TASKS FOR THIS EXERCISE:
• A. In the piece on free learning on the Internet, which courses system did the elite universities use to start their own MOOCs?
• B. From the piece on free learning on the Internet, copy the passage starting with "Free Learning on" and going on through "their university classes?".

SOURCE DOCUMENT:
------------------------------------------------------------

Free Learning on the Internett
Universities have finally realized that students are getting information for free on the Internet. The Internet is the source of information, not the instructor standing on the podium in the lecture halls. This must have caused concern for the universities because they were paying faculty to share information with students, who were paying to get the information, but the students found class time useless. Would this be the end of institutions of learning?

Is this video a threat to universities?
Did Michael Wesch start a revolution when he dared to share what students thought of their university classes?

Open Education Resources (OER)
The Internet and free online learning on Wikipedia, Wikiuniversity, and Wikieducator and the Open Education Resources (OER) university, Moodle (Free Open Source) course and learning management system, faculty blogs, and other teachers who were teaching online for free were becoming a major threat to the existence of the traditional campus-based organizations. Instead of joining forces with the OER movement or starting a serious fully online or blended learning programs with Moodle (free), retraining faculty on how to teach, or firing faculty and rehiring educators who put the learning first and didn’t follow the teacher-centered approach to instruction and learning, the elite universities decided to start their own MOOCs using Coursera (a private courses system) that was developed for the universities. The attitude the elite universities are choosing to take is “if you can’t join them, break them”.

------------------------------------------------------------

DATA EXTRACT:
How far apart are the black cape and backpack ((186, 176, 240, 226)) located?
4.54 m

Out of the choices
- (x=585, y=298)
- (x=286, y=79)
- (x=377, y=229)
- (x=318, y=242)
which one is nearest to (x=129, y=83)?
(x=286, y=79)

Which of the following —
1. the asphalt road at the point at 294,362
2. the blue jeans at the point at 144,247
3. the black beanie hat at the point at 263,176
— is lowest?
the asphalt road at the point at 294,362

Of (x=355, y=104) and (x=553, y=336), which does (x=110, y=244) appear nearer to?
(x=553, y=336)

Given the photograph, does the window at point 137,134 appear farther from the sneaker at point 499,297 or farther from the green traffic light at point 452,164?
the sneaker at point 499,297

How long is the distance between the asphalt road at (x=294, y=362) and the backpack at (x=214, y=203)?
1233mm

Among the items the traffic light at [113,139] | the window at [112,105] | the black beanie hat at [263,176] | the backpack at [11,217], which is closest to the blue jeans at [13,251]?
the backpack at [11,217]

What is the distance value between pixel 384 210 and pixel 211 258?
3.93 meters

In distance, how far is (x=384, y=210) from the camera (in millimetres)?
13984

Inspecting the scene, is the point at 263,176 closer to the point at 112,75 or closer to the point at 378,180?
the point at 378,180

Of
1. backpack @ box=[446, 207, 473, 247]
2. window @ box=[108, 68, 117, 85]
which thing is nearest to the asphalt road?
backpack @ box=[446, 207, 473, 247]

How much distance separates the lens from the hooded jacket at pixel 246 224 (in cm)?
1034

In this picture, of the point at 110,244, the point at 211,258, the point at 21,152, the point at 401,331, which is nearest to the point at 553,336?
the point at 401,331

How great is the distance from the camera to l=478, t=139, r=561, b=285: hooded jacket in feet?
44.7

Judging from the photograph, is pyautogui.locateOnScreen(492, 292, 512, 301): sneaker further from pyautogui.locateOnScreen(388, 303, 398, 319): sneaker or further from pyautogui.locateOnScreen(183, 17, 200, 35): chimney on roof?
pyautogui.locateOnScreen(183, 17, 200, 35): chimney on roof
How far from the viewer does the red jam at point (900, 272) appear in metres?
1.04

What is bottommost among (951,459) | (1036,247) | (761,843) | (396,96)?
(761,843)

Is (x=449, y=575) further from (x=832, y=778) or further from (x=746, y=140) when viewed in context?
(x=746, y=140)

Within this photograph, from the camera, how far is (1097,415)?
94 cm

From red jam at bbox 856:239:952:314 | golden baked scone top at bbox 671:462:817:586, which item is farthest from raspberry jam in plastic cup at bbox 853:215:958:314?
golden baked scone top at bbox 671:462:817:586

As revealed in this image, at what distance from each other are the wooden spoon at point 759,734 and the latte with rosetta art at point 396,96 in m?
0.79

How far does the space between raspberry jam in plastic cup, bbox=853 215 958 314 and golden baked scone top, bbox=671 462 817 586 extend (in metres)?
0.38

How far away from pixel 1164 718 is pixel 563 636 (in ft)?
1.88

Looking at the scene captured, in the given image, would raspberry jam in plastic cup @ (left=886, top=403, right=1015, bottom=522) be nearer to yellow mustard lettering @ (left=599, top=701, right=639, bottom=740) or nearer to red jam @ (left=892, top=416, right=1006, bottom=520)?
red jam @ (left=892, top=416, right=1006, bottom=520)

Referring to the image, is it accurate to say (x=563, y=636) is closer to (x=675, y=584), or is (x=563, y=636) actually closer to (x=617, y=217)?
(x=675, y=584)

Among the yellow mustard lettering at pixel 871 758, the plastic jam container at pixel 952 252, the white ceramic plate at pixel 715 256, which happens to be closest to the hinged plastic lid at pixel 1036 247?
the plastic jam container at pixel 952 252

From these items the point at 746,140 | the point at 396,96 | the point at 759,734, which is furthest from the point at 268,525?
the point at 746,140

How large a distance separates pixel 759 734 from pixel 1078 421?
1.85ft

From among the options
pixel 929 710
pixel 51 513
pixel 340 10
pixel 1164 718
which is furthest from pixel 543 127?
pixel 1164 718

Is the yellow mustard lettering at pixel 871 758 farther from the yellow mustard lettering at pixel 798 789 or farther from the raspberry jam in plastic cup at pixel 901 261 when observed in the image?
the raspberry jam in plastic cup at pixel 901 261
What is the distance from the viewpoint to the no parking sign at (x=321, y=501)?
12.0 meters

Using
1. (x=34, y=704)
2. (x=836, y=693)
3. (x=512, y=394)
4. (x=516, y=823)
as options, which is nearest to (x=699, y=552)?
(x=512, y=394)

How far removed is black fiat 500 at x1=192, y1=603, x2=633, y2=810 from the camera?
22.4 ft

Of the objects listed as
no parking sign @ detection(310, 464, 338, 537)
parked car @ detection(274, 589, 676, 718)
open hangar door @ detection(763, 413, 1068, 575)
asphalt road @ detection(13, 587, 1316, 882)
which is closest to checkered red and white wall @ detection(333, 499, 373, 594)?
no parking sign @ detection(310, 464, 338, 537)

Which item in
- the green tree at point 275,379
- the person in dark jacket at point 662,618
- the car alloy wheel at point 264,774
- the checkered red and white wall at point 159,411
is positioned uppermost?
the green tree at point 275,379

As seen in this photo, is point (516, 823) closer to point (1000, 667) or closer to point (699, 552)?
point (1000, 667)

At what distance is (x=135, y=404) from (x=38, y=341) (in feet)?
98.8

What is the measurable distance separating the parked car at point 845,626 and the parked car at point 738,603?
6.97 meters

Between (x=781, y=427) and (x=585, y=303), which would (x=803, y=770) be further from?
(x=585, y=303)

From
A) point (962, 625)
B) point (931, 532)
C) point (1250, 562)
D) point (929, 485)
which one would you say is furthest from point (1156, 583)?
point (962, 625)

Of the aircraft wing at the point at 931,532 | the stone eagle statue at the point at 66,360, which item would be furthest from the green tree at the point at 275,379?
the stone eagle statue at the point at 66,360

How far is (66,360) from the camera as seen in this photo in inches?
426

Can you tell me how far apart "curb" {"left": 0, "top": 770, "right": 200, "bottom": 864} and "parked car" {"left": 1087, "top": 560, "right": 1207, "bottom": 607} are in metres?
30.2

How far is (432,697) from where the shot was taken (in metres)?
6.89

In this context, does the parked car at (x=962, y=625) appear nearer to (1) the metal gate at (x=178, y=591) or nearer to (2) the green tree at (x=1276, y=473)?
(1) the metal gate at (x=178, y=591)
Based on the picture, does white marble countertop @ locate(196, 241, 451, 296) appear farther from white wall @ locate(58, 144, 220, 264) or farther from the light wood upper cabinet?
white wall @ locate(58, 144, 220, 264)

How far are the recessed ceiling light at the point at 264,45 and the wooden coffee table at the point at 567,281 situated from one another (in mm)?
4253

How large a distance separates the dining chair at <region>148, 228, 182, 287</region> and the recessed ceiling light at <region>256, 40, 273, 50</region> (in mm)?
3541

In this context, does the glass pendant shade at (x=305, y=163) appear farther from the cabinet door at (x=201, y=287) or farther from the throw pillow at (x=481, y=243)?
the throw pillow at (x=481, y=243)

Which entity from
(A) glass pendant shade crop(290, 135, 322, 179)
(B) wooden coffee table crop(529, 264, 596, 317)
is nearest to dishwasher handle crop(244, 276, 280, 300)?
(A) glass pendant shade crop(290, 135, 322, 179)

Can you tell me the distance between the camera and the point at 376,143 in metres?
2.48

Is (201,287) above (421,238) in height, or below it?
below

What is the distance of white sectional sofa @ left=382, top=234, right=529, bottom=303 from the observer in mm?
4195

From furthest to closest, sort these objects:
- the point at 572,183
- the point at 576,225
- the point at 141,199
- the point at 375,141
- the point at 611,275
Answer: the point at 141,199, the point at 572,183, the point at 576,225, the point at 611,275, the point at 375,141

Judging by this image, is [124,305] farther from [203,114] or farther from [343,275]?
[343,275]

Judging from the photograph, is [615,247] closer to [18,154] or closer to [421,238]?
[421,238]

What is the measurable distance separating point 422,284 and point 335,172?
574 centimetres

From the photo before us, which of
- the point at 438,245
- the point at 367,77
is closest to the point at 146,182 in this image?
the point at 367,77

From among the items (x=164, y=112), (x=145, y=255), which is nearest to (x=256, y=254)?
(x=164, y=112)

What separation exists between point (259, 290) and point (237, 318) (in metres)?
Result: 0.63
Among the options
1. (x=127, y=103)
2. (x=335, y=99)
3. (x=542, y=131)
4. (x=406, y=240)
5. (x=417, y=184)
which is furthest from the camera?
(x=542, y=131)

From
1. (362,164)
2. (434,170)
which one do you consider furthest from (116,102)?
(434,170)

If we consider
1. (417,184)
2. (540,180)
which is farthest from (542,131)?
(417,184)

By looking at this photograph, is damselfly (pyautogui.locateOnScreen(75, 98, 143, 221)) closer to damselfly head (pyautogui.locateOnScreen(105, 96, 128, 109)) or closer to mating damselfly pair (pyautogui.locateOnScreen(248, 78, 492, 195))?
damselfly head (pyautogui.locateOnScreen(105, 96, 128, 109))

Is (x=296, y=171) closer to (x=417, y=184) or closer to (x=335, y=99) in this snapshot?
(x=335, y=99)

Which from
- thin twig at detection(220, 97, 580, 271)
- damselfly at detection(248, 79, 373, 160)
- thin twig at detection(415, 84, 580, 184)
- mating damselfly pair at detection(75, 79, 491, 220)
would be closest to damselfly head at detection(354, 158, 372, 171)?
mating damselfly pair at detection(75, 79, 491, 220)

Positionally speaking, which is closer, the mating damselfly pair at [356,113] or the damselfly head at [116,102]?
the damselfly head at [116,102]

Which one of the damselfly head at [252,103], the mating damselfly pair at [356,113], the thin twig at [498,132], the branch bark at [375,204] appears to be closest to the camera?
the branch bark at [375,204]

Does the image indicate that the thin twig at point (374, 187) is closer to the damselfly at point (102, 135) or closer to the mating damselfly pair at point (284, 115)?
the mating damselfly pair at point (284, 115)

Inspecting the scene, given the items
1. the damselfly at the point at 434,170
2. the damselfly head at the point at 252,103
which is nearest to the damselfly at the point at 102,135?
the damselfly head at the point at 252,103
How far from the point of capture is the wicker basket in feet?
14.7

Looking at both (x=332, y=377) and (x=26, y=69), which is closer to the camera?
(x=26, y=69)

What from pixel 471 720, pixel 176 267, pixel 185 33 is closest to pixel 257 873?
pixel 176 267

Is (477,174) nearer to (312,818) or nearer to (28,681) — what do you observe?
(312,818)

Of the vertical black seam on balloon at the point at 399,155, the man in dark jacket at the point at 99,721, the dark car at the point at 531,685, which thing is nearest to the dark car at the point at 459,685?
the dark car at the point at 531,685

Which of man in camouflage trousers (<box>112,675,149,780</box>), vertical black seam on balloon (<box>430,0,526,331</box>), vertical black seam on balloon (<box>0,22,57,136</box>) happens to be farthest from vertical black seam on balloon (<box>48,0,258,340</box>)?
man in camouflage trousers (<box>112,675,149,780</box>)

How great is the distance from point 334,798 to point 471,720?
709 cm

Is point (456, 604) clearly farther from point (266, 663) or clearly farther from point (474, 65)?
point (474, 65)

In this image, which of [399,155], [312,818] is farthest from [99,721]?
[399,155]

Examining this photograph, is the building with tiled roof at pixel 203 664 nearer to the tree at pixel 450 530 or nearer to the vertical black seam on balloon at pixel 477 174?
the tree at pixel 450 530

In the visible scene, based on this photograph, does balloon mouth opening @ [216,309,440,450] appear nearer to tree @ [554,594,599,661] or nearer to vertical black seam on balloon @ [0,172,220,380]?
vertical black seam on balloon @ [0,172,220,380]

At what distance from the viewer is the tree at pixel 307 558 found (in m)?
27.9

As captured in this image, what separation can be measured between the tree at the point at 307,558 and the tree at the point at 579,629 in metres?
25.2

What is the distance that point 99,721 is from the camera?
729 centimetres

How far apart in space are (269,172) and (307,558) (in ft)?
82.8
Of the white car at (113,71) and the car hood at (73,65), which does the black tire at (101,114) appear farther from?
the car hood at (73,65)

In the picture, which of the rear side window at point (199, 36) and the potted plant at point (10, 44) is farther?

------------------------------------------------------------

CORRECT ANSWERS:
• A. Coursera, a private courses system developed for the universities.

• B.
Free Learning on the Internett
Universities have finally realized that students are getting information for free on the Internet. The Internet is the source of information, not the instructor standing on the podium in the lecture halls. This must have caused concern for the universities because they were paying faculty to share information with students, who were paying to get the information, but the students found class time useless. Would this be the end of institutions of learning?

Is this video a threat to universities?
Did Michael Wesch start a revolution when he dared to share what students thought of their university classes?